Problem set
[1] In the text on child tracking devices, what can Trax24 alert a parent about when their teenager is driving?
[2] Write out the part of the text on child tracking devices between "Would you pick" and "their every move?", inclusive.

## begin Text passage

Wearing: LG’s KiZON child tracking device identifies the wearer’s location in real time.

Would you pick up your child’s smartphone and read their personal texts? Maybe search their internet history on their laptop while they’re asleep? Would you slip a tech device into their backpack so that you can secretly trace their every move?

The business of putting children under surveillance is growing. There’s now an arsenal of tech devices for parents to keep a virtual eye on their offspring 24 hours a day, seven days a week. But what does a parent’s piece of mind cost the children themselves?

Some of these devices are designed to discreetly sit in a child’s bag or backpack. Trax24 is one example and features GPS technology that allows a parent to track where their child is at all times. The parent can even receive alerts if their teenage driver exceeds the speed limit when on the road. We’ve all heard about helicopter parenting – now you can even be a backseat driver from the comfort of your own home.

There is also a range of wearable devices that shadow a child’s steps, track their heartbeat, and even deliver e-mails to their wrist. A new product launched in the US called FiLIP is a snap-around wrist band called that comes in bright colours (so kids might want to wear it) and uses GPS-tracking to allow parents to set safe zones the child is permitted to be in. It then alerts the parent when the child enters or leaves a designated area.

## end Text passage
## begin Raw records

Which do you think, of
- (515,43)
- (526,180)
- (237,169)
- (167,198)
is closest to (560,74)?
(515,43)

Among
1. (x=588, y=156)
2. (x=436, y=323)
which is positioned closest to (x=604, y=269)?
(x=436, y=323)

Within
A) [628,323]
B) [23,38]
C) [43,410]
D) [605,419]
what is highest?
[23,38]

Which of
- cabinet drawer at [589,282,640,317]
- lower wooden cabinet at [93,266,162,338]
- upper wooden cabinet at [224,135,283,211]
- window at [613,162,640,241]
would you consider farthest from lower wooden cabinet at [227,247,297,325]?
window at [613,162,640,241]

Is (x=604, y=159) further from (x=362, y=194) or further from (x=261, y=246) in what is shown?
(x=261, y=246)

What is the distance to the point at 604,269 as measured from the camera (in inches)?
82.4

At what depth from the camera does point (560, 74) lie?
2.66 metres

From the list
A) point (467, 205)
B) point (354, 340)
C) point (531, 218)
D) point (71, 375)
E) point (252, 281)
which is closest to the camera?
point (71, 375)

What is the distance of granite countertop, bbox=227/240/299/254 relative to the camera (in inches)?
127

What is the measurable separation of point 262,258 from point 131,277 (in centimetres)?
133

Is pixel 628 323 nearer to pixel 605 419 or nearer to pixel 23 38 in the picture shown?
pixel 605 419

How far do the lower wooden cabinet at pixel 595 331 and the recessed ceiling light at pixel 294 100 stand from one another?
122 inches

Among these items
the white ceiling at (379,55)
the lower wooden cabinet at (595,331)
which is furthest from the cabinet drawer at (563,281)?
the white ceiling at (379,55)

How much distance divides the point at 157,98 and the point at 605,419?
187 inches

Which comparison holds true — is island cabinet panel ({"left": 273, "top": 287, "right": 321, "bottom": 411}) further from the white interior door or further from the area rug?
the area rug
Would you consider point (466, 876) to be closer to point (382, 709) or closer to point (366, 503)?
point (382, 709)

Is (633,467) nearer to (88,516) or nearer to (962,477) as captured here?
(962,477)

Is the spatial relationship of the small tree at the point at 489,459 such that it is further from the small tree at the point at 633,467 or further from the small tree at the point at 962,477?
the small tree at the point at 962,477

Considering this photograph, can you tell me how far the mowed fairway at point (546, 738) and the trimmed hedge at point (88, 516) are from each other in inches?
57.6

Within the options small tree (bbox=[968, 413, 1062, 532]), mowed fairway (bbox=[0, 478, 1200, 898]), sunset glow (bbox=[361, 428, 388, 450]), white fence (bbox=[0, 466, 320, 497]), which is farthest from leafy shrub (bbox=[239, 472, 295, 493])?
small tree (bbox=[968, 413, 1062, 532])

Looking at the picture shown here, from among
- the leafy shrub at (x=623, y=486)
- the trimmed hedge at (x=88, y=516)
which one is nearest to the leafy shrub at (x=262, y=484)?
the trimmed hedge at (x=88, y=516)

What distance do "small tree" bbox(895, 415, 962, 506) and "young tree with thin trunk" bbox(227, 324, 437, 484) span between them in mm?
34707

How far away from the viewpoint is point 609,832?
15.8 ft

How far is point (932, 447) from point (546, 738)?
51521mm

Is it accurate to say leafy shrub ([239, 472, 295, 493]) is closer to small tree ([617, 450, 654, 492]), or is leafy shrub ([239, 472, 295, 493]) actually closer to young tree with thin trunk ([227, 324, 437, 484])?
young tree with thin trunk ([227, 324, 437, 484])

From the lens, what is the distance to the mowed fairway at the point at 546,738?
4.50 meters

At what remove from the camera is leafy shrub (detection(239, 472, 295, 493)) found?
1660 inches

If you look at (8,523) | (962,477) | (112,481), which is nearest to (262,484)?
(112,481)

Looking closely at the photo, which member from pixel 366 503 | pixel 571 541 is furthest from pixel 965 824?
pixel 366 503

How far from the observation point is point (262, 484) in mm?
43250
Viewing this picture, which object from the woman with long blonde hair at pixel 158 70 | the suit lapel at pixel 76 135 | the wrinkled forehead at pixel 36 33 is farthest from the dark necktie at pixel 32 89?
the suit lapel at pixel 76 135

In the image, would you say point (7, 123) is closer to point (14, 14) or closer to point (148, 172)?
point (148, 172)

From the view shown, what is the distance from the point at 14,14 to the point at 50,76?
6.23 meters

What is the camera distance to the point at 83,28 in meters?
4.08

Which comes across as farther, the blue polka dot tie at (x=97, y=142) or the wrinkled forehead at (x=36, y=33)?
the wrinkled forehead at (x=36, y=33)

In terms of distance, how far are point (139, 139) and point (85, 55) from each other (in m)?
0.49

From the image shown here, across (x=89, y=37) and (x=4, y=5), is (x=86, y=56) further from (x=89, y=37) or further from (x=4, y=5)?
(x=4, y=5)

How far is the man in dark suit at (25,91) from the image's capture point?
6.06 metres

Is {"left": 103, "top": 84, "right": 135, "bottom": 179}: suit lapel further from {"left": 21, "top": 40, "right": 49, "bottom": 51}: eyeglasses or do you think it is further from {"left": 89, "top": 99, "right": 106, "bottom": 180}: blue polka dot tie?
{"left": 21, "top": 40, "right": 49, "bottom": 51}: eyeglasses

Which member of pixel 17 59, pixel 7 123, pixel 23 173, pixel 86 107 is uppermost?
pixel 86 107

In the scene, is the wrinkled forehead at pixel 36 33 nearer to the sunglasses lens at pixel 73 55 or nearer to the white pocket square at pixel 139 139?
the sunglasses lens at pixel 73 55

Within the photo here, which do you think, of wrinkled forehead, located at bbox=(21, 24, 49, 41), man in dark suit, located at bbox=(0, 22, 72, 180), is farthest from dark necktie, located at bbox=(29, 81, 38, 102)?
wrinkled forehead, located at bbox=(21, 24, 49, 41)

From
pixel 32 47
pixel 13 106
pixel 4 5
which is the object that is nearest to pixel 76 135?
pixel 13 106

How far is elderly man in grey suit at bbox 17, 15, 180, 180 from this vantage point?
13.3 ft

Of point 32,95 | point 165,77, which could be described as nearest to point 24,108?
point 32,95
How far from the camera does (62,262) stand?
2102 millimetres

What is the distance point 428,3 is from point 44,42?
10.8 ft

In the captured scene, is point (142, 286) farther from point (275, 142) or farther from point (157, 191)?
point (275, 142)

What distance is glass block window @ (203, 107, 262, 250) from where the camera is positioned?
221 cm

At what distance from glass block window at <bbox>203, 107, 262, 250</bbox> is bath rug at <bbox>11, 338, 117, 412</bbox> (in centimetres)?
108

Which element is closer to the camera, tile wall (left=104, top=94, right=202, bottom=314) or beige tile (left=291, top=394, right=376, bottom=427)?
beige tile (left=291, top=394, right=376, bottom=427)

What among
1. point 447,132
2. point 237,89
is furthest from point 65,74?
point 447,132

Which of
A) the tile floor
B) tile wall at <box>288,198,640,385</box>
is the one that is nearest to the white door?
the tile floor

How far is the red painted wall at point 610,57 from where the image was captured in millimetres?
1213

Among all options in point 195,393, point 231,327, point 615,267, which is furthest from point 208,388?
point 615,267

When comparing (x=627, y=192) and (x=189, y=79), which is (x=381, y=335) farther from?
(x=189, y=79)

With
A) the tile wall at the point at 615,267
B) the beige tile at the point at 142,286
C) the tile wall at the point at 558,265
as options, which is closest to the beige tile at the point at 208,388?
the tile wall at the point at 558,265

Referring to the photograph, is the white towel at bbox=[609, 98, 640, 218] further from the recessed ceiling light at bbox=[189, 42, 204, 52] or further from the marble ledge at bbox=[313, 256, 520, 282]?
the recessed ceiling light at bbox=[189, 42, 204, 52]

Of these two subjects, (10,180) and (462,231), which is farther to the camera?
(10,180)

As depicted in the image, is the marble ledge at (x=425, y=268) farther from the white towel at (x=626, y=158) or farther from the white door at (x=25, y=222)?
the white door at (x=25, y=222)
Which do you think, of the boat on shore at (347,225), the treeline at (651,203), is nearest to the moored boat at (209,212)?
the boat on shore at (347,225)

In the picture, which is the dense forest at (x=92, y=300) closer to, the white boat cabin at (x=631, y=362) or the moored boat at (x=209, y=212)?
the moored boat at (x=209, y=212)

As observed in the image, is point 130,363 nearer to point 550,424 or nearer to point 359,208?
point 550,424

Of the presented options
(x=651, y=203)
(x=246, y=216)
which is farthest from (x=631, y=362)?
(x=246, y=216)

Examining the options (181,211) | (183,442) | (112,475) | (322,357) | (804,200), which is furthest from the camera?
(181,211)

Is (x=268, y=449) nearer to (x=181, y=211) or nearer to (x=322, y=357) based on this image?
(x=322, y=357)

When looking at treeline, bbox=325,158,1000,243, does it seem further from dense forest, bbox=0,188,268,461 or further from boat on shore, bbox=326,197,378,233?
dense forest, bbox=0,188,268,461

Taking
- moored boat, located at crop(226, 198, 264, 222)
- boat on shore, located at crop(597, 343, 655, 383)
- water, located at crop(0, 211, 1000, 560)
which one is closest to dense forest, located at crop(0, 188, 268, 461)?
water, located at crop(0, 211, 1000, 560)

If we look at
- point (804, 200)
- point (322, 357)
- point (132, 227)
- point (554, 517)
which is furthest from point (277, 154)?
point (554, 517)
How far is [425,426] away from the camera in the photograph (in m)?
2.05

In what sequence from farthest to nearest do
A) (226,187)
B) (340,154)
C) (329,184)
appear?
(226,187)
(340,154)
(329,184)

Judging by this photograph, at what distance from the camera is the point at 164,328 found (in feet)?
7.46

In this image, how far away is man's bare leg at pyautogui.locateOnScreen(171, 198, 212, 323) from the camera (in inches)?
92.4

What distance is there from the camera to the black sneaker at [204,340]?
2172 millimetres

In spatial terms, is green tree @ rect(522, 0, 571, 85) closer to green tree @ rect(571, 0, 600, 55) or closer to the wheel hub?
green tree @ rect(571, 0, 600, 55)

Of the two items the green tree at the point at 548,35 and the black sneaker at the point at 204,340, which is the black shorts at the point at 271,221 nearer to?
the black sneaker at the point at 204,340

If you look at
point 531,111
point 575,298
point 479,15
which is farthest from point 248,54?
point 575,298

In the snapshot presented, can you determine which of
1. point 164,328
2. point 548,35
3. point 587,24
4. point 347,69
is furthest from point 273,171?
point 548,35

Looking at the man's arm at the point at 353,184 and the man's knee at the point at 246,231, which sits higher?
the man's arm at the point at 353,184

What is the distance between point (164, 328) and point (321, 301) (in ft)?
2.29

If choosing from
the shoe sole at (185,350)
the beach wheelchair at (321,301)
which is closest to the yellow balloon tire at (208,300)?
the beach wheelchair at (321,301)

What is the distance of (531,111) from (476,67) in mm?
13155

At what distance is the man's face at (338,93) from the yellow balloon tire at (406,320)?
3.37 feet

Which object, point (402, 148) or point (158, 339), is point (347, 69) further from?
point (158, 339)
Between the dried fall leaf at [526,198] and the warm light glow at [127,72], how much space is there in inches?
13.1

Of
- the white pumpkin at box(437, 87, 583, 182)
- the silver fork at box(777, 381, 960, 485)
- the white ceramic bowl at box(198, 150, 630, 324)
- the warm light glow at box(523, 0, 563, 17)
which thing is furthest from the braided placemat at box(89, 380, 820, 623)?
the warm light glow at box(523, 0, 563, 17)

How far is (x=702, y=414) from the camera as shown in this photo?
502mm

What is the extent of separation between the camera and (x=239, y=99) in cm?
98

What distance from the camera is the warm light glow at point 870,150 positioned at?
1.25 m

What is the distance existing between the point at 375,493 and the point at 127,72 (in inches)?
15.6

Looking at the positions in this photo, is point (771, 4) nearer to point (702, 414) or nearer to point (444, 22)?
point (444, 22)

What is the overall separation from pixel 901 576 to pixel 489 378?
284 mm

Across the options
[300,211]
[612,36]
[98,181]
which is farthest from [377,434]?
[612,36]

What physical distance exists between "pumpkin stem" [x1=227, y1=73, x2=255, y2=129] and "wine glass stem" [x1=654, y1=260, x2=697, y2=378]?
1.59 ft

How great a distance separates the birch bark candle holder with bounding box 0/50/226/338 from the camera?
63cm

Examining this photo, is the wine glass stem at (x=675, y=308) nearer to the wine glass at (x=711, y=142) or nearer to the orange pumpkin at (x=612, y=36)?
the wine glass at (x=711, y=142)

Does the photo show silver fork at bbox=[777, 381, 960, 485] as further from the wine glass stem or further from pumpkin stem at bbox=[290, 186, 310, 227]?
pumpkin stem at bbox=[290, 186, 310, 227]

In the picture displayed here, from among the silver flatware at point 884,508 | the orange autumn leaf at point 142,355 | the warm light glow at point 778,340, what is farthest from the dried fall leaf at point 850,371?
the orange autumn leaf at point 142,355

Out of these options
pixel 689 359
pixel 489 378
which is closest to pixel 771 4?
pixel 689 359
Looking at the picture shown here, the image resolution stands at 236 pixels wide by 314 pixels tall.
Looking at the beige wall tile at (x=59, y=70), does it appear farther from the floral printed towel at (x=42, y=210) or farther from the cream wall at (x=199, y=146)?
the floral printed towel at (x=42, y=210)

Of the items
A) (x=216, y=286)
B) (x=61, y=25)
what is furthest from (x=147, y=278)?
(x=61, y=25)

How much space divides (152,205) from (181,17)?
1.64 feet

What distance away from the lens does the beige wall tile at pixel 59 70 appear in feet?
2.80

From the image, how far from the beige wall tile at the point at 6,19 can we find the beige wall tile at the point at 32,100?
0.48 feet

## end Raw records

Results in order
[1] It alerts the parent if their teenage driver goes over the speed limit.

[2]
Would you pick up your child’s smartphone and read their personal texts? Maybe search their internet history on their laptop while they’re asleep? Would you slip a tech device into their backpack so that you can secretly trace their every move?